_WHAT YOU SHOULD DO_.
Reproduce the portion of the report on the Orlando tent city starting at "When asked about" and ending at "right of way.", swapping "disgusting smells" for "foul odors".

Nothing says “world-class city” like a homeless tent encampment downtown, right? The City of Orlando and Mayor Buddy Dyer do not have much to say about a “tent city” that has formed near downtown in Parramore, close to the MLS soccer stadium and OCPS Academic Center for Excellence school. Residents began noticing the growing encampment and West Orlando News reached out to Dyer’s administration.

When asked about the homeless “tent city” at Parramore Ave. & Robinson St., along with reports from residents of garbage and trash piling up, disgusting smells, and sanitary concerns about the location, the City of Orlando denied knowing about the homeless encampment at the intersection property, but acknowledged a known problem of homeless people using tents on public right of way.

“We are aware of and have been working to house unsheltered that are utilizing tents on public right of way along Robinson Street and Parramore Avenue,” a city spokesperson said.

Photos of the growing “tent city” show the homeless are not using public right of way, rather they have taken over a property lot at the busy intersection:

Responding to follow up questions including the photo, the City of Orlando only responded that “there are no open violations at this location.”

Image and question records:
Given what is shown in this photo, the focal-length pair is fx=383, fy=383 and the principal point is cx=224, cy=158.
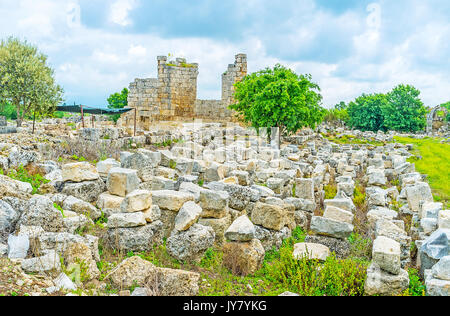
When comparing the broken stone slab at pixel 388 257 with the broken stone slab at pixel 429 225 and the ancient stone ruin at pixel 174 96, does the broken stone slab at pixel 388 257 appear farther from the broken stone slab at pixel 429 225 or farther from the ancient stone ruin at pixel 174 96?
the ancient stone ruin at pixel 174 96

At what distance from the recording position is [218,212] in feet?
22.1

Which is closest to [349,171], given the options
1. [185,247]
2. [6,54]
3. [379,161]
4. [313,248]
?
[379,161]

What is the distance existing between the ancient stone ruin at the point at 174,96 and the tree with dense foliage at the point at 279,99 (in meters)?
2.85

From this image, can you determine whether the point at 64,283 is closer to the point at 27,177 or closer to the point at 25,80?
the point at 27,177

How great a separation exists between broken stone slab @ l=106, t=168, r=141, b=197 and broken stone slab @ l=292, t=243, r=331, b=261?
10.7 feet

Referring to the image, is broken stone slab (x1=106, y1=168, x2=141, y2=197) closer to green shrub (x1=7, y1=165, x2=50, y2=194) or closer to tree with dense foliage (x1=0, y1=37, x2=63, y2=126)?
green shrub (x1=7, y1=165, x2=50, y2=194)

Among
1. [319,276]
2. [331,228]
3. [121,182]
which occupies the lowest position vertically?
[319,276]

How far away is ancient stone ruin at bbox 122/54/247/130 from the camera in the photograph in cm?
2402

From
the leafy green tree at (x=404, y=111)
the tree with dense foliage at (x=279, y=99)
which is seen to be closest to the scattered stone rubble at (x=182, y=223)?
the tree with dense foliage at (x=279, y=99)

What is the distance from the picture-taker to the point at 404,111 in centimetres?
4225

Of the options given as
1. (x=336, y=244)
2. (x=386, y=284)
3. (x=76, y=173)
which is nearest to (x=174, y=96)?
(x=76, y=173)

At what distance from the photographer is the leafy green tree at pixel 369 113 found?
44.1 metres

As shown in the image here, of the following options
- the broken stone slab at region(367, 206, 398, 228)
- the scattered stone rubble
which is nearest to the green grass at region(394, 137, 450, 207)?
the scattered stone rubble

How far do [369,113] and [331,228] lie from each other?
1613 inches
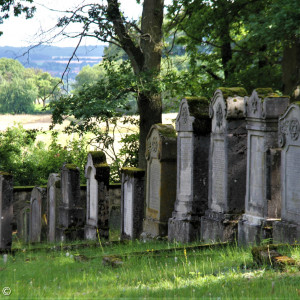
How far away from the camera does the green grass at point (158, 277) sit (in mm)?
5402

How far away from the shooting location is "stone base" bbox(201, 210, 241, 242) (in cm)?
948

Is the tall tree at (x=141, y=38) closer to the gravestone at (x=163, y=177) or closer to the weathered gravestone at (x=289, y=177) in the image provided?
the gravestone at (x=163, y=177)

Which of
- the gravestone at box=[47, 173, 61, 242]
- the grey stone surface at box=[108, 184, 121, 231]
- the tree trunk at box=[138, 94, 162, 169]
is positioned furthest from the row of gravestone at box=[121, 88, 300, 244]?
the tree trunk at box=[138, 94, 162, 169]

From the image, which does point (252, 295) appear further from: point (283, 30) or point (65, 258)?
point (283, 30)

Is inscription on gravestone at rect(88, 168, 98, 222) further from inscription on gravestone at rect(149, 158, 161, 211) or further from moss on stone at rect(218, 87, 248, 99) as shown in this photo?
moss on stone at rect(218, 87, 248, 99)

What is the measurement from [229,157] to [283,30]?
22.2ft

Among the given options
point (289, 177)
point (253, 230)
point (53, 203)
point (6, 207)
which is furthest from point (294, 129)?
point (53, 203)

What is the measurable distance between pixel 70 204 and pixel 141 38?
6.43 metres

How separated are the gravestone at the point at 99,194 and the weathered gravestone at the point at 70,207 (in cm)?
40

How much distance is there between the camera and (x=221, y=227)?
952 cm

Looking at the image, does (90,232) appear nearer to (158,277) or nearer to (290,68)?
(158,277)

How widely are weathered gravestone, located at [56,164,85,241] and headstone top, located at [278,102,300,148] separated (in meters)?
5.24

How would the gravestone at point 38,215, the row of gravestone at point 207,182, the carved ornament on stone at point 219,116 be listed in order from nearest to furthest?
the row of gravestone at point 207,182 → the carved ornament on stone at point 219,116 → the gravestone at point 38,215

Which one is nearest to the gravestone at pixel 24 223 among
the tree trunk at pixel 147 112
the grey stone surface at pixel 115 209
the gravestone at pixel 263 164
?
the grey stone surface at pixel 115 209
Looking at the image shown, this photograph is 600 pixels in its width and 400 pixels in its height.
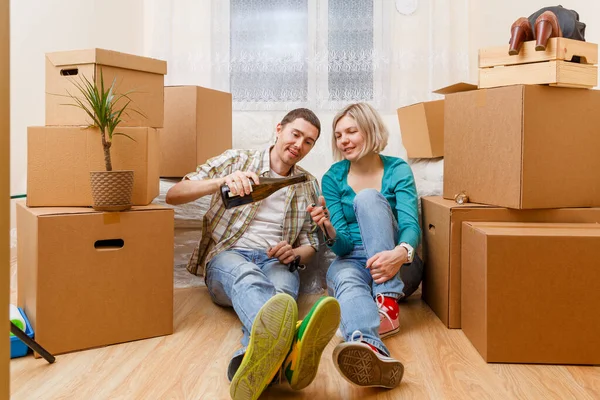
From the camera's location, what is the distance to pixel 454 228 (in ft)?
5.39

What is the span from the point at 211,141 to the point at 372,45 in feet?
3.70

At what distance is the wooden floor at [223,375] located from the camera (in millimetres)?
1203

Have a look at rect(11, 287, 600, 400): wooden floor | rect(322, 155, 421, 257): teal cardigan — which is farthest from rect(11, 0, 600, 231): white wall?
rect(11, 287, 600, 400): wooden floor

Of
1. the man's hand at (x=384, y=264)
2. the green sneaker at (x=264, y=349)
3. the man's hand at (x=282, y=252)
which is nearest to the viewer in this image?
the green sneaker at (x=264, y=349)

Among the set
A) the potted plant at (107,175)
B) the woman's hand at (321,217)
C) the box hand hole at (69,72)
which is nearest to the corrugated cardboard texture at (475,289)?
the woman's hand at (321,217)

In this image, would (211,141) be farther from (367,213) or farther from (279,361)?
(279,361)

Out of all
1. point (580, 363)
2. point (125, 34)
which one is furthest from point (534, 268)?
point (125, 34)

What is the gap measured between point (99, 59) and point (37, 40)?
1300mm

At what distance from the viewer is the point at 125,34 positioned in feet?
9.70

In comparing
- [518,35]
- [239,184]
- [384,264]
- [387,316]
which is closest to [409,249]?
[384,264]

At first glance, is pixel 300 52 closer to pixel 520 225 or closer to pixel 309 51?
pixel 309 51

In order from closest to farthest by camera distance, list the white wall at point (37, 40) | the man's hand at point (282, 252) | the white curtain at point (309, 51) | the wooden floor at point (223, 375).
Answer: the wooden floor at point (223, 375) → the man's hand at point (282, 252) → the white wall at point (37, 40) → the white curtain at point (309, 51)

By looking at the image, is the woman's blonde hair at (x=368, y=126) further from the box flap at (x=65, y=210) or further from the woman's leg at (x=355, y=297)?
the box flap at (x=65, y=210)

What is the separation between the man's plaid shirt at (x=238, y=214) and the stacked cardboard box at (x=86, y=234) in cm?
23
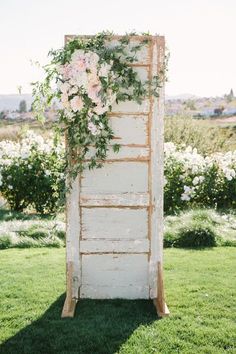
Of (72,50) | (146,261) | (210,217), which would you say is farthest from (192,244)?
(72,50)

_RESULT_.
When asked about the homeless “tent city” at Parramore Ave. & Robinson St., along with reports from residents of garbage and trash piling up, foul odors, and sanitary concerns about the location, the City of Orlando denied knowing about the homeless encampment at the intersection property, but acknowledged a known problem of homeless people using tents on public right of way.